"How many" =/= "all." I know plenty -- plenty -- of people who are gracious, knowledgeable, open, tolerant, and welcoming where religion -- and non-religion -- are concerned. You're acting as if "religious family" = "intolerant, overbearing, narrow-minded a-holes." Sometimes it does. Sometimes it doesn't.
Actually, I'm acting as if religious upbringing covers a spectrum, and that the negative end of that spectrum is more significant than suggested by your descriptions of a religious upbringing.
Sometimes people get killed in cars. Shall we ban all cars, even though not all cars = death?
"The vast majority of drunk drivers don't hit anyone. Should we ban drunk driving over the actions of a few?"
One can be religious, rear one's child in one's religion, and still offer that child a choice.
Lots of things CAN happen. Children CAN be brought up in wonderful or horrible environments - religious or irreligious. On this issue, I'm more interested in the overall trend: on average, do you think that a religious upbringing helps or hurts a child's ability to choose a path for themselves later in life? Do you think it helps or hurts the child's intellectual and emotional well-being? I say it hurts more often than it helps.
We hear much more often about the harm of a religious upbringing than the harm of an irreligious one. When metis touched on the negative consequences of his cousin being raised without religion, the "harm" he described was the fact that his cousin wasn't as informed about religion as he might not have been... IOW, the sort of "harm" that's unavoidable in parenting: no parent knows everything or does everything, so there will always be areas where the child will end up having to go elsewhere to fill the gap between what the child wants to know and what the parents were able to teach.

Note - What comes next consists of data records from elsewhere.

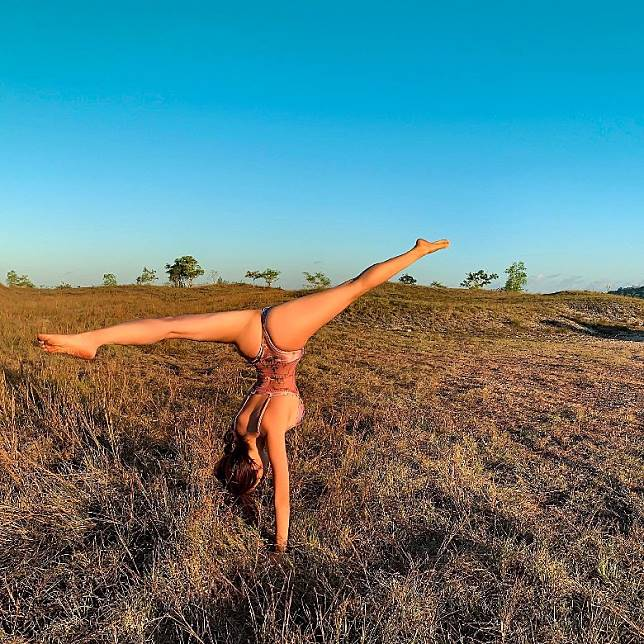 身體柔軟,高難度動作無問題。(互聯網)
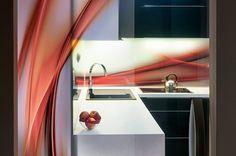 Nejmodernější metoda tisku na sklo? Digitální nanotisk! Loft, Bed, Furniture, Home Decor, Homemade Home Decor, Stream Bed, Lofts, Home Furnishings, Beds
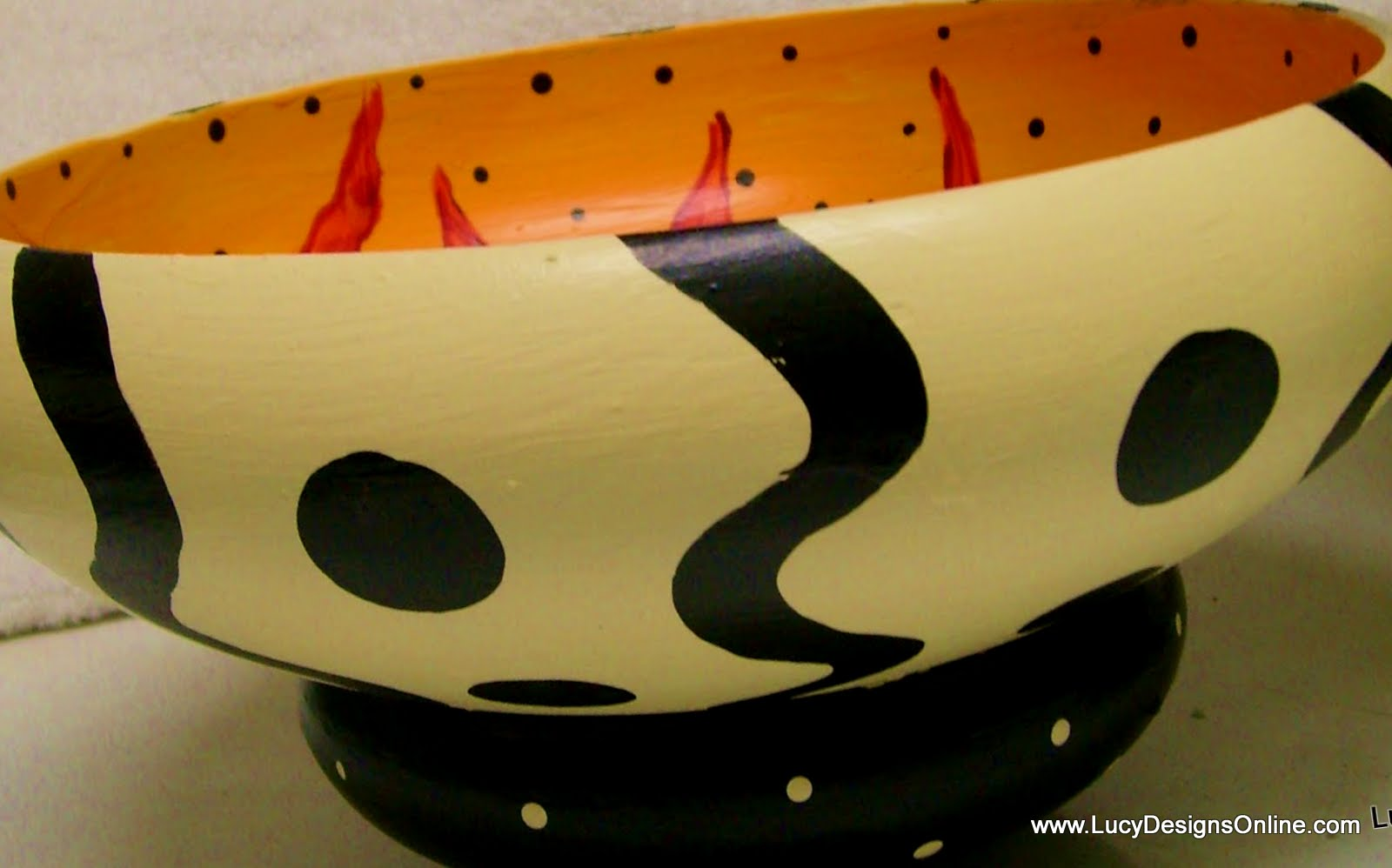 hand painted black and white zinnia bowl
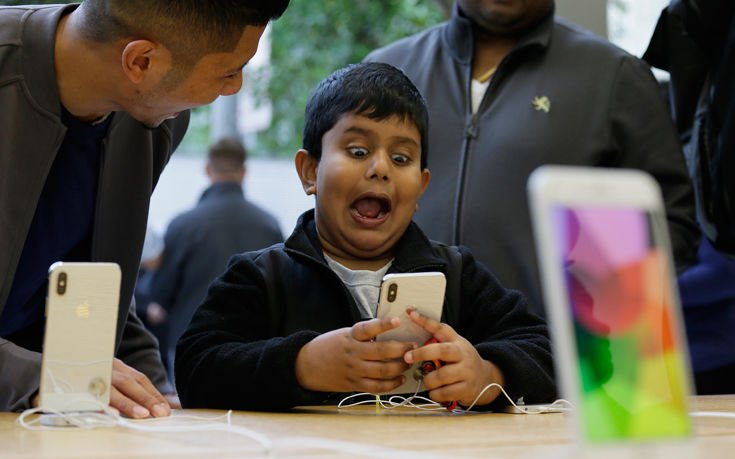 Τον εθισμό των παιδιών στο iPhone καλείται να ερευνήσει η Apple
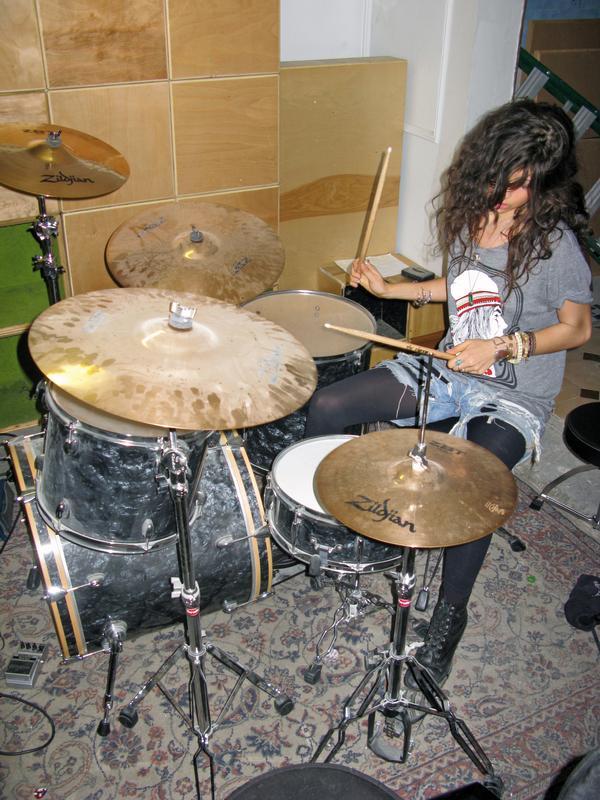 PamelaLove_drummer_brooklyndrummer_scorpiorising_tomtommagazine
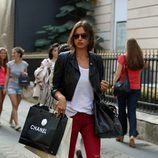 Irina Shayk, tarde de compras por París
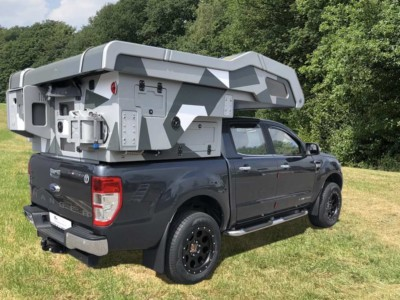 Camp-Crown Stealth DC Camouflage auf Ford Ranger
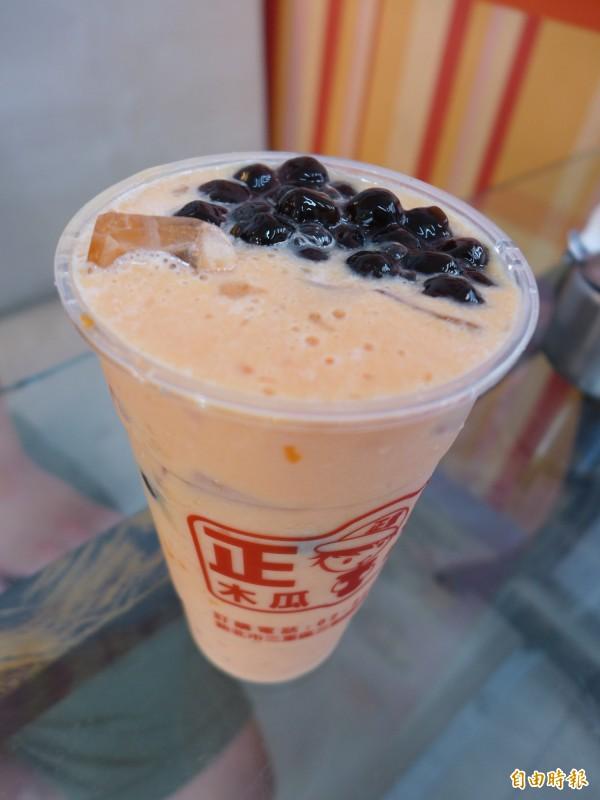 「正章肉圓」店內供應「珍珠木瓜牛奶」,將過往多是應用在茶類飲品上的粉圓用在木瓜牛奶中,是店內的熱銷飲品。(記者李雅雯攝)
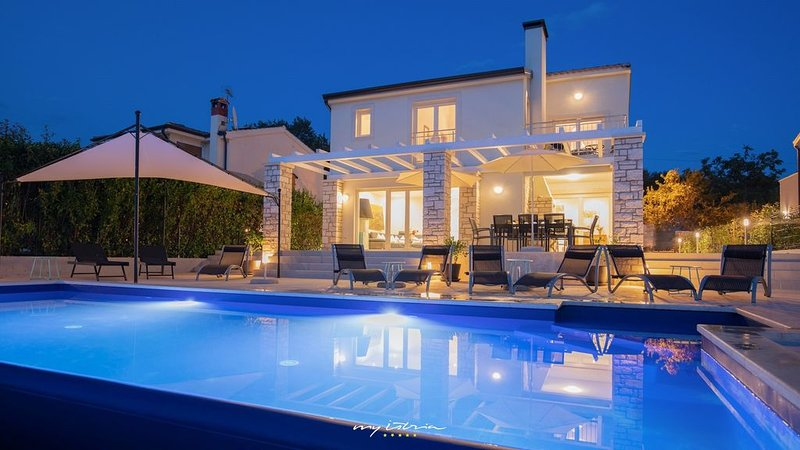 Charming family villa with large pool near Porec, Ferienwohnung in Visnjan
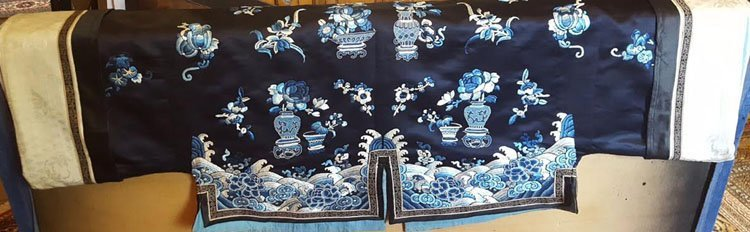19th C. Chinese Qing Dynasty Silk Embroidery Robe - 7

OTOH, when we look at the sort of harm that can be done by religious upbringing, we often see serious psychological harm:
Religious Trauma Syndrome
Even relatively mainstream religions can have nasty, long-lasting consequences. I've never heard of anyone dealing with decades of nightmares and phobias from being raised
without religion. I hear about it frequently from people who were raised religiously... and not in wacky fringe groups or cults, but normal, mainstream denominations.